- INSTRUCTIONS FOR THE TASK
Turn the entries below into a numbered list with one line per item, dropping the blank lines.

** begin DATASET EXTRACT **

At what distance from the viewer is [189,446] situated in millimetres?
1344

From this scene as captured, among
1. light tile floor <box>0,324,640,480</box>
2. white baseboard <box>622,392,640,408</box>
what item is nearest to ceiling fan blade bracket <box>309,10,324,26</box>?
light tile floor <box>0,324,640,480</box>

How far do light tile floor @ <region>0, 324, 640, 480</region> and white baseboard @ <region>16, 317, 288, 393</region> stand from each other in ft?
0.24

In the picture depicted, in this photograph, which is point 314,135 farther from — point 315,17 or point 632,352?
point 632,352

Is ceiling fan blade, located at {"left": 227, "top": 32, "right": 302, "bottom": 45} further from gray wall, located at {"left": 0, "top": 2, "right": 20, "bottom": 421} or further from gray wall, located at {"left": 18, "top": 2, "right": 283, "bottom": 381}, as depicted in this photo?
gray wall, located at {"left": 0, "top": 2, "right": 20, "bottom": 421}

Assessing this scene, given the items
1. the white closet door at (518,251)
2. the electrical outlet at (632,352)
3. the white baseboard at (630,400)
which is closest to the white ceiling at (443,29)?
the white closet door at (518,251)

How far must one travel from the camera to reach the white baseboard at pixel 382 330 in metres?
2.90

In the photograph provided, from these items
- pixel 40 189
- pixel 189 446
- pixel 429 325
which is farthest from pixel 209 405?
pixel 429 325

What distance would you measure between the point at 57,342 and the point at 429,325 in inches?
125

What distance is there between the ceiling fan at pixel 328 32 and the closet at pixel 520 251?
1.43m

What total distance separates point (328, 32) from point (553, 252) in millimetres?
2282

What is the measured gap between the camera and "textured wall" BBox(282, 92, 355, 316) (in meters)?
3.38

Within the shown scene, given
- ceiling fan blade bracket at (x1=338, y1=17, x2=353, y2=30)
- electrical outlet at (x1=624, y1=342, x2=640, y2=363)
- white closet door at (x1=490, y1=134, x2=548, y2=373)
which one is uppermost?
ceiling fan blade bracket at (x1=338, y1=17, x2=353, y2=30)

** end DATASET EXTRACT **

- CORRECT ANSWER
1. At what distance from the viewer is [189,446] situated in millimetres?
2. 1344
3. From this scene as captured, among
4. 1. light tile floor <box>0,324,640,480</box>
5. 2. white baseboard <box>622,392,640,408</box>
6. what item is nearest to ceiling fan blade bracket <box>309,10,324,26</box>?
7. light tile floor <box>0,324,640,480</box>
8. How far do light tile floor @ <region>0, 324, 640, 480</region> and white baseboard @ <region>16, 317, 288, 393</region> stand from each other in ft?
9. 0.24
10. In the picture depicted, in this photograph, which is point 314,135 farther from — point 315,17 or point 632,352?
11. point 632,352
12. Is ceiling fan blade, located at {"left": 227, "top": 32, "right": 302, "bottom": 45} further from gray wall, located at {"left": 0, "top": 2, "right": 20, "bottom": 421} or further from gray wall, located at {"left": 18, "top": 2, "right": 283, "bottom": 381}, as depicted in this photo?
13. gray wall, located at {"left": 0, "top": 2, "right": 20, "bottom": 421}
14. Assessing this scene, given the items
15. 1. the white closet door at (518,251)
16. 2. the electrical outlet at (632,352)
17. 3. the white baseboard at (630,400)
18. which is closest to the white ceiling at (443,29)?
19. the white closet door at (518,251)
20. How far must one travel from the camera to reach the white baseboard at pixel 382 330 in metres?
21. 2.90
22. In the photograph provided, from these items
23. - pixel 40 189
24. - pixel 189 446
25. - pixel 429 325
26. which is farthest from pixel 209 405?
27. pixel 429 325
28. What distance would you measure between the point at 57,342 and the point at 429,325 in inches?
29. 125
30. What distance is there between the ceiling fan at pixel 328 32 and the closet at pixel 520 251?
31. 1.43m
32. What total distance separates point (328, 32) from point (553, 252) in millimetres?
33. 2282
34. What is the measured gap between the camera and "textured wall" BBox(282, 92, 355, 316) (in meters)?
35. 3.38
36. Within the shown scene, given
37. - ceiling fan blade bracket at (x1=338, y1=17, x2=353, y2=30)
38. - electrical outlet at (x1=624, y1=342, x2=640, y2=363)
39. - white closet door at (x1=490, y1=134, x2=548, y2=373)
40. which one is uppermost?
41. ceiling fan blade bracket at (x1=338, y1=17, x2=353, y2=30)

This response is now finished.